Lucy idly strode through the grove. The weather was overcast as always, but the greenery and air felt like Spring. Madame, we must return to the castle at once, said the heavily armored knight that was trailing behind her.

“Why must we go now? It is so pleasant out this evening”, Lucy said halfheartedly.

It is almost nightfall, and there are terrible beasts that roam about after dark. Lucy glanced into a bush off the side of the path and saw it was teeming with thousands of large gristly eyes staring back at her from the shadows. Lucy shuddered, then looked up to the evening sky for a few moments. With new composure she continued walking through the grove.

The knight dashed in front of her and stopped, standing in her way with his arms outstretched as if ready for an embrace or tackle. You must return now, Madame, you don’t understand how important this is! Lucy shut her eyes and shook her head annoyedly.

“There are worse beasts in that castle, you know, she muttered.

The knight looked at her. Yes, yes there are. But those are beasts that you must confront, it is of the utmost importance to the kingdom and all its people that you. Lucy suddenly shoved the knight aside and bolted down the path.
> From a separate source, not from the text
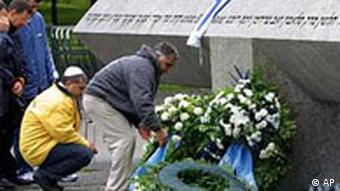 Unidentified members of the Israeli athletics federation place flowers in front of the monument, during a memorial ceremony near the Olympic Village in Munich, Sunday, Aug. 11, 2002. On Sept. 5, 1972, Palestinian terrorists stormed an Olympic Village apartment house at the Munich games, killing two Israeli athletes and holding the others hostage in an effort to gain the freedom of 200 Palestinian prisoners held by Israel. In a botched rescue attempt after a 20-hour standoff, nine more Israeli athletes were killed, as well as five terrorists and a German policeman.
The knight looked after her as she disappeared into the thickets, and his eyes faded.

Lucy ran and ran frantically by muscular spasms in her legs that she could not stop. But eventually exhaustion took her, and she fell lopsidedly to the ground. The dirt was soft and warm, and she began to bask and roll around in its comfort. Then she refocused her eyes, finding a familiar castle above her. Lucy wearily rose to her feet and began to walk along the tall, stony cold castle walls. She reached out her hand and scratched it across the surface of the wall’s rough surface. She could feel intricate fossils with which the wall was embossed — each giant stone was covered in colorful spirals and spikes so small she could barely see them. Eventually she felt a break in the surface. She was at the entrance.

Lucy timidly walked through the tall slit in the wall that was the entrance corridor. It was very dark in the middle part of the entrance, and by the time she got to the other end the only light left was moonlight. The streets of the castle’s inner keep were empty, and all windows and doors to the neighborly dwellings had been removed so there was no one in sight. Lucy slowly walked the perimeter of the castle, dreading with every moment her duty to do what she must that night.

After traversing the empty courtyard, she had arrived at the inner tower. She opened its small wooden door and shuffled inside. The carpeted spiral steps extended her vision around the winding corner, so as she climbed them it felt like she was staying in place, or even going backwards. Her eyes felt sleepy, and her eyelids kept drooping, sometimes so low they started to slip inside her eye socket to wrap around. Finally she made it to the top floor. Looking out the tower window, she could see she was much higher than the clouds, and the moon in the sky looked so big and crisply detailed that it was almost within reach.

A single figure across from her on the tower drew her attention. His face was hard to discern as it loomed above her. The figure stepped toward her, standing in the center of the tower’s platform. Lucy, are you there? If you can hear me, blink your eyes. Don’t try to move. Lucy glared at the figure.

“Why do you want me here? Why must I blink my eyes?” Lucy asked of the figure.

The figure said nothing in response — instead he started pacing back and forth between the tower parapets. A gust of wind picked up, like the inside of a vacuum. The air felt thinner and colder and harder. The figure tumbled over the edge of the tower, and the moon seemed to sway in the current. Lucy ducked down and held on to the wooden boards of the tower’s platform. She was short of breath from shock and the air being drained away in such a flurry. The moon rocked closer on a pendulum-like collision course with the tower. Lucy crawled towards the downward stairs, climbed across the boards as if they were vertical. But her grip was weak, and the vacuum was too strong.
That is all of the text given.